Skill uncertainty is sort of like imposter syndrome. It’s that gut feeling that you aren’t good enough or qualified to do your job. The difference between skill and uncertainty and imposter syndrome is that skill uncertainty happens because we feel like we lack the tools to do our job effectively and efficiently. We covered Imposter Syndrome in a different article if you want to read it. It’s easy to feel uncertain when you lack the knowledge, tools, stamina, or precision to do your job. The best thing to do with skill uncertainty is to use risk management.
Risk management is broken up into four different sections. It’s like the workplace scientific method: Identify the risk, success percentage, overall control, and risk exposure.
If you can identify the risk on whatever task you are working on, whether it’s your lack of knowledge or precision, you can assess the likelihood of completing the task as you are now. Knowing what the problem is is half the battle, and once you know what it is, you can start to control the situation. Ask for help from a colleague if you need guidance. If you can gain some confidence and control over the situation, you can limit the risk exposure.
Maybe it’s been the last two years, but I have completely forgotten how to interact with people socially. Of course, it doesn’t help that I am naturally an introvert and get tired of human interaction. And that social anxiety can translate into the workplace even if we don’t initially recognize it. You might be close with a few coworkers, but you might need help from some people you barely know or don’t know at all, and you don’t know how they will react if you ask for help.
Being prepared has never hurt. Of course, you can try to be as prepared as possible, but there is only so much you can do. But when it comes to working with people, getting to know what kind of person they are will help tremendously. I’ll use my mom as an example.
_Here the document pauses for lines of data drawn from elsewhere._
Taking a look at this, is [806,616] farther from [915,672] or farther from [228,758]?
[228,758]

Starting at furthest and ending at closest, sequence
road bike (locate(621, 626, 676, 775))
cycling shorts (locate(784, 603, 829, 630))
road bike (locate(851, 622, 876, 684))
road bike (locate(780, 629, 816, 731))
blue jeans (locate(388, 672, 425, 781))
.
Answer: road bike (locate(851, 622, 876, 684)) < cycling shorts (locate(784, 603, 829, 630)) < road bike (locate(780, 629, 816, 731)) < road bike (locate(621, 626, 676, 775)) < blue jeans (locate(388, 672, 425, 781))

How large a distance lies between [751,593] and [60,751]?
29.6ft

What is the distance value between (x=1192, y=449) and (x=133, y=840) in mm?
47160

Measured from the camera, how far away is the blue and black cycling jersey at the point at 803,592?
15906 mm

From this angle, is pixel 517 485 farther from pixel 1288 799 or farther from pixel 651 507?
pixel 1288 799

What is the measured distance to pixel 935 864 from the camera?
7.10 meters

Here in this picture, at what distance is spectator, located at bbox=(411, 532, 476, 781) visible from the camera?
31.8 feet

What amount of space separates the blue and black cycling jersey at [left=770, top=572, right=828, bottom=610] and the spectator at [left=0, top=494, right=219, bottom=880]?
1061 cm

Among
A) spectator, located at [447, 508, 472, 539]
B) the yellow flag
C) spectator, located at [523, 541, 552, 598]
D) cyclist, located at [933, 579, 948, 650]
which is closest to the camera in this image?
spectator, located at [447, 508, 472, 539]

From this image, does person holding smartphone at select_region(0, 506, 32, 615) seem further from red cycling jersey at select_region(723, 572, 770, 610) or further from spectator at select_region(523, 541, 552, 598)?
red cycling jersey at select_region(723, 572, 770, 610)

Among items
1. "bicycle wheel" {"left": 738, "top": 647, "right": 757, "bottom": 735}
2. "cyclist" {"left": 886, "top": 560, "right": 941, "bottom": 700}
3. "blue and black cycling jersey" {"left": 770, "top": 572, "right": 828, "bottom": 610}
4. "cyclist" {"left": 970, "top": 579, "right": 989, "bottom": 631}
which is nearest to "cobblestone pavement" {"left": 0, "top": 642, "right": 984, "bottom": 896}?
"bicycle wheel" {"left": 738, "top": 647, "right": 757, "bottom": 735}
My mom is extremely left-brained, and I am not, so whenever I tried to state my arguments for or against something as a kid, I would need to appeal to her logic-oriented brain instead of using emotion to get my point across to her. So is the person you are trying to work with theoretical or practical? Are they serious or funny? Understanding how someone functions at a very basic level can help blossom communication and avoid any friction that might occur.
Career uncertainty is probably the most relatable of all the uncertainties listed in this article. Or, at the very least, it is for me in the point of my life I’m in now. Is what you are doing right now the thing you want to make a career out of right now? Only 27% of college graduates end up working in their field. And then we also hear stories of people in their forties and fifties switching career fields out of the blue.
Career uncertainty is a nagging feeling that can weigh you down, but it is rather simple to overcome it. There are a lot of jobs out there in the world, so don’t be afraid to explore other options. Only 27% of college graduates work in the field they studied, which means that 73% of them work in another field. Just because you studied, one thing doesn’t mean you can’t go out into the world and learn a new skill. Find something you can see yourself doing and pursue it. Telling someone to follow their dreams sounds incredibly cheesy, but it’s the difference between hating your job and loving what you do. Fulfillment is the biggest key to career longevity. Be brave and explore your options.
Every company runs differently. Company culture and politics also differ from company to company, so there can be a lot of uncertainty when you don’t know or understand the inner machinations of the company. For example, does the company value seniority over others, or do they like to disrupt the status quo through inventiveness?.
And while you might not change the company culture or politics, there are a few things you can do to overcome and manage company uncertainty. Observe your surroundings. Learn how things run and how they operate. Learn to navigate the inner workings of your company. Who do people listen to, or who are people scared of in meetings? Navigating office politics is never fun, but sometimes it’s necessary. And lastly, always be ready to adapt to change. Maybe you get a new boss, a new coworker, or a new program the company wants to implement. Whatever the case, learn to adapt to changes thrown your way.
There is always a level of uncertainty in all aspects of life. Of course, there are healthy and unhealthy levels of uncertainty, but learning to overcome and manage that uncertainty, especially in the workplace, will determine if you drown in anxiety or make an easy time of whatever comes at you. And while uncertainty can come in many shapes and sizes, managing it is all the same once you figure it out.